▶ What the task requires
Update the entries from the one containing "284 Noxon Ave, Prince" down to the one containing "goo.gl/bkUUzu", changing "Gray" to "Beige" and keeping everything else the same. Leave the pictures out of your answer.

▶ Records shown
____

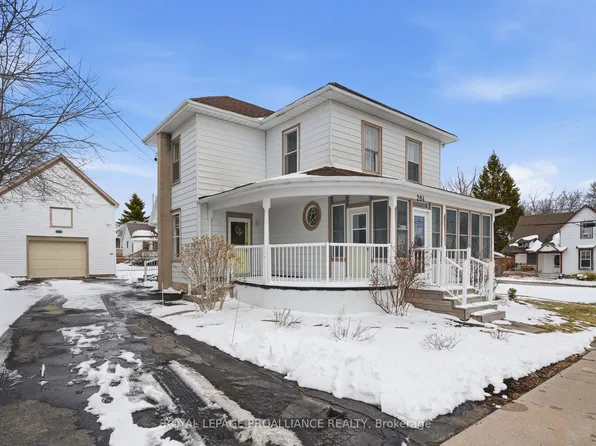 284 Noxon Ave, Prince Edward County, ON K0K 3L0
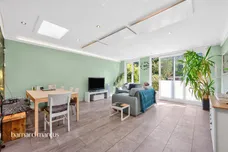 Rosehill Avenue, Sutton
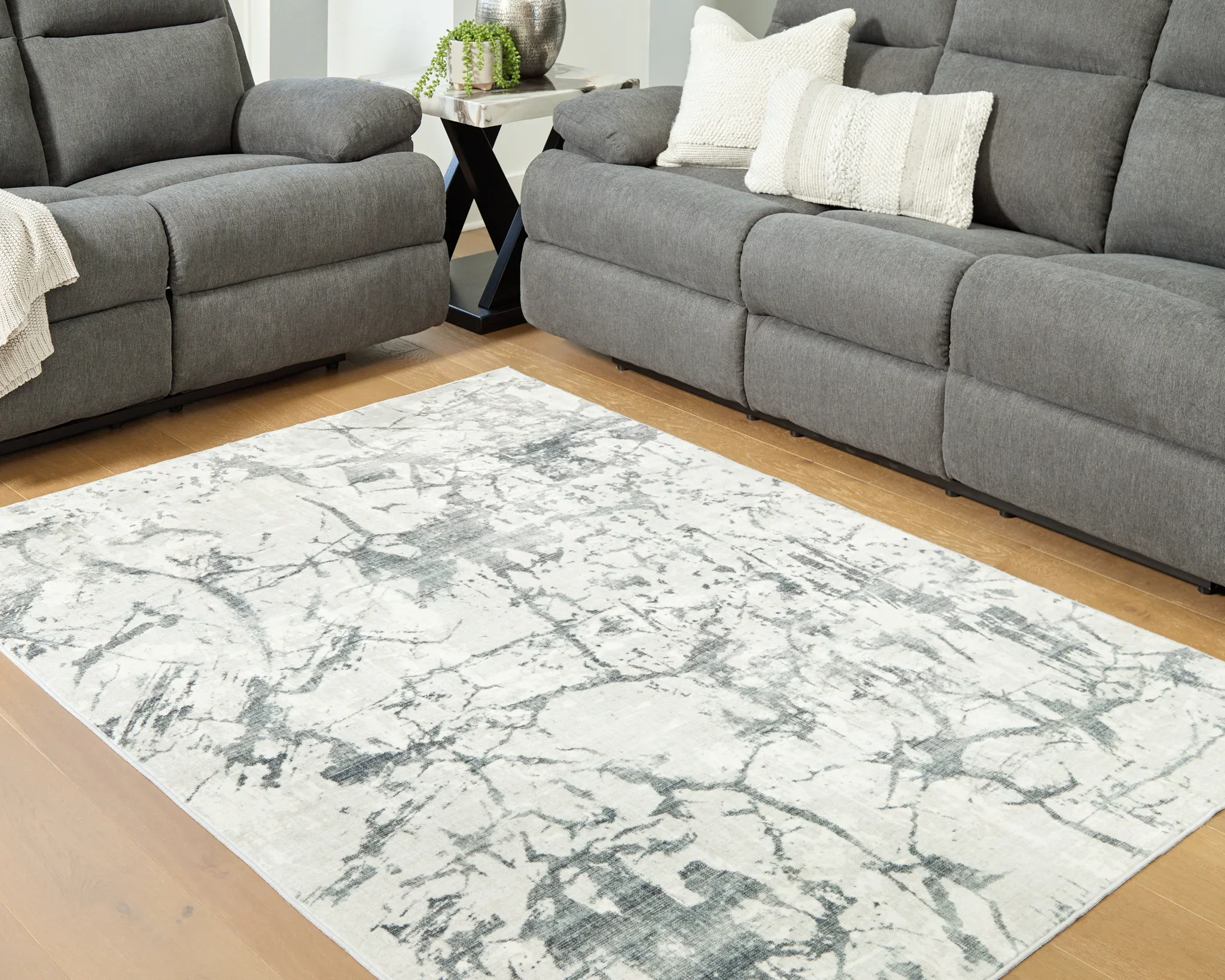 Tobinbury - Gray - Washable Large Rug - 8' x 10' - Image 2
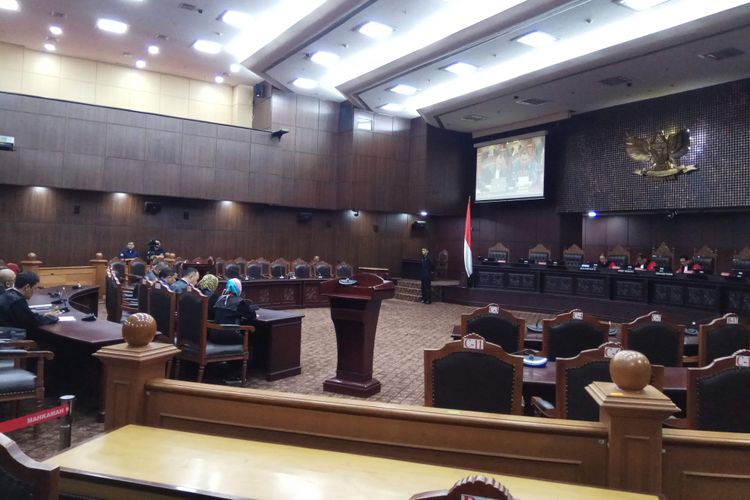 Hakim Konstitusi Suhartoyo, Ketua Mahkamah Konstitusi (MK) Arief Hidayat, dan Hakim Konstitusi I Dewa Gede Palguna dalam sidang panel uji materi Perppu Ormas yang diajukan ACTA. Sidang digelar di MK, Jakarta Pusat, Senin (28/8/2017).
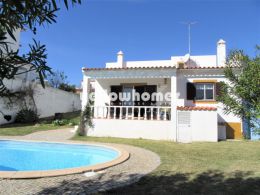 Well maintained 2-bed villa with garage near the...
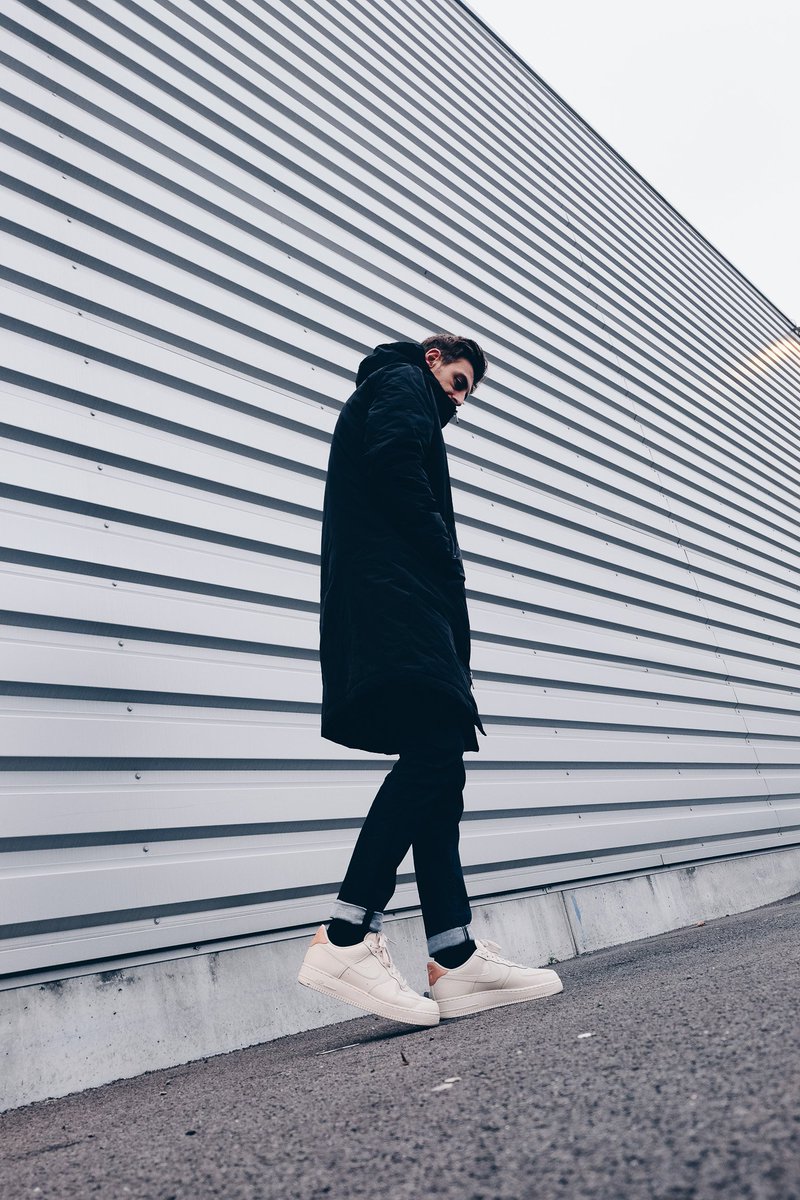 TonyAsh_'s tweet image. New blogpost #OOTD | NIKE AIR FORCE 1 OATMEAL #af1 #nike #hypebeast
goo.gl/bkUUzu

____

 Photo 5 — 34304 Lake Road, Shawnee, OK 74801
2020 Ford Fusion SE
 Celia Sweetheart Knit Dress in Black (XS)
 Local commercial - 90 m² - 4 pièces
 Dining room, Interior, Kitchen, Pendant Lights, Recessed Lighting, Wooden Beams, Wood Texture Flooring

____

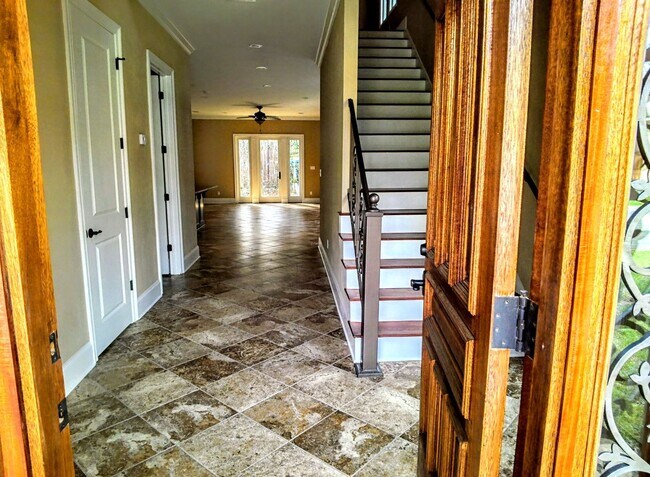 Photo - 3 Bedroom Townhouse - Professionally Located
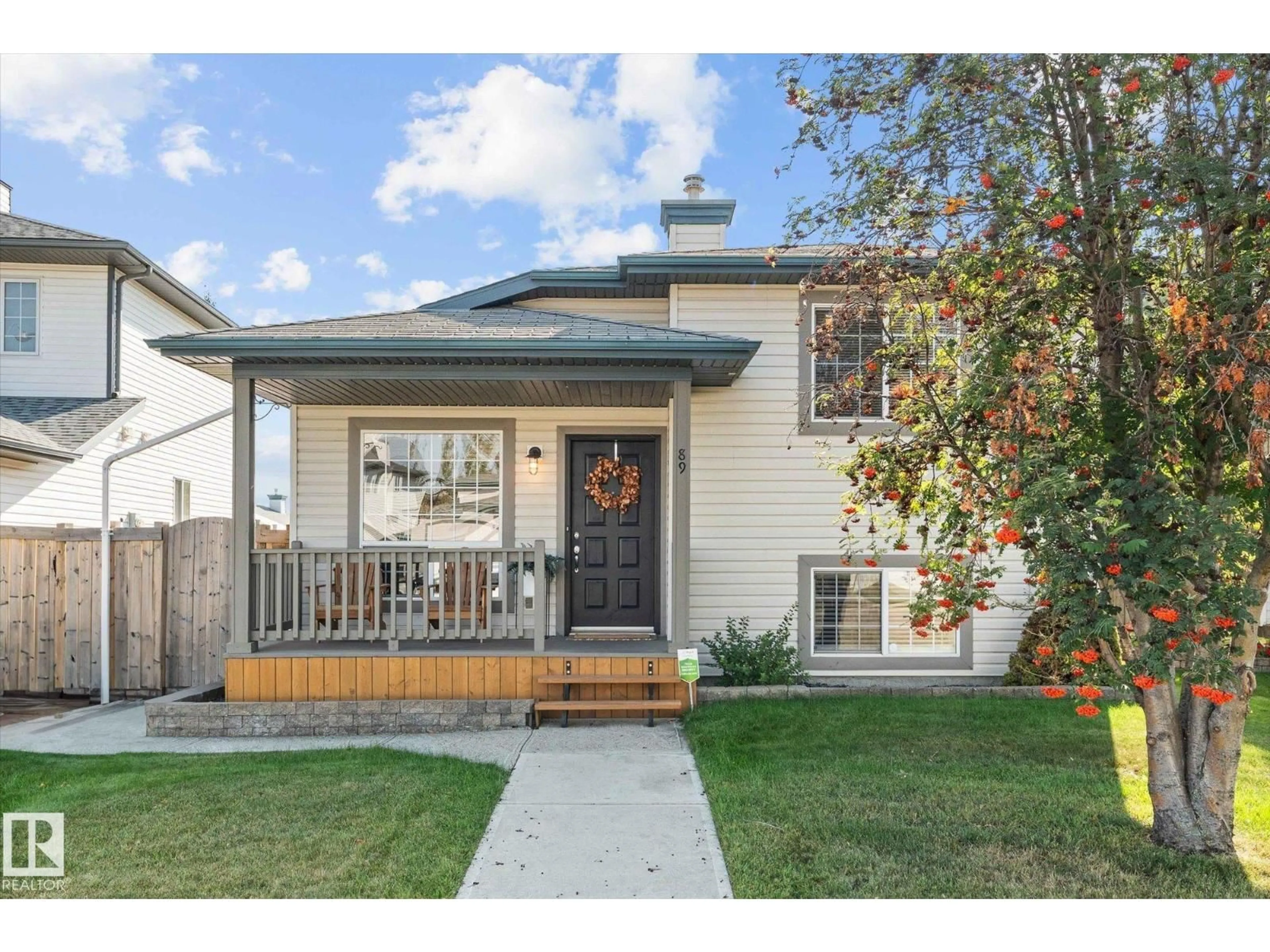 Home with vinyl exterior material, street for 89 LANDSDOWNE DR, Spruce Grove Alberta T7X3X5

____

▶ Response to the exercise
 284 Noxon Ave, Prince Edward County, ON K0K 3L0
 Rosehill Avenue, Sutton
 Tobinbury - Beige - Washable Large Rug - 8' x 10' - Image 2
 Hakim Konstitusi Suhartoyo, Ketua Mahkamah Konstitusi (MK) Arief Hidayat, dan Hakim Konstitusi I Dewa Gede Palguna dalam sidang panel uji materi Perppu Ormas yang diajukan ACTA. Sidang digelar di MK, Jakarta Pusat, Senin (28/8/2017).
 Well maintained 2-bed villa with garage near the...
 TonyAsh_'s tweet image. New blogpost #OOTD | NIKE AIR FORCE 1 OATMEAL #af1 #nike #hypebeast
goo.gl/bkUUzu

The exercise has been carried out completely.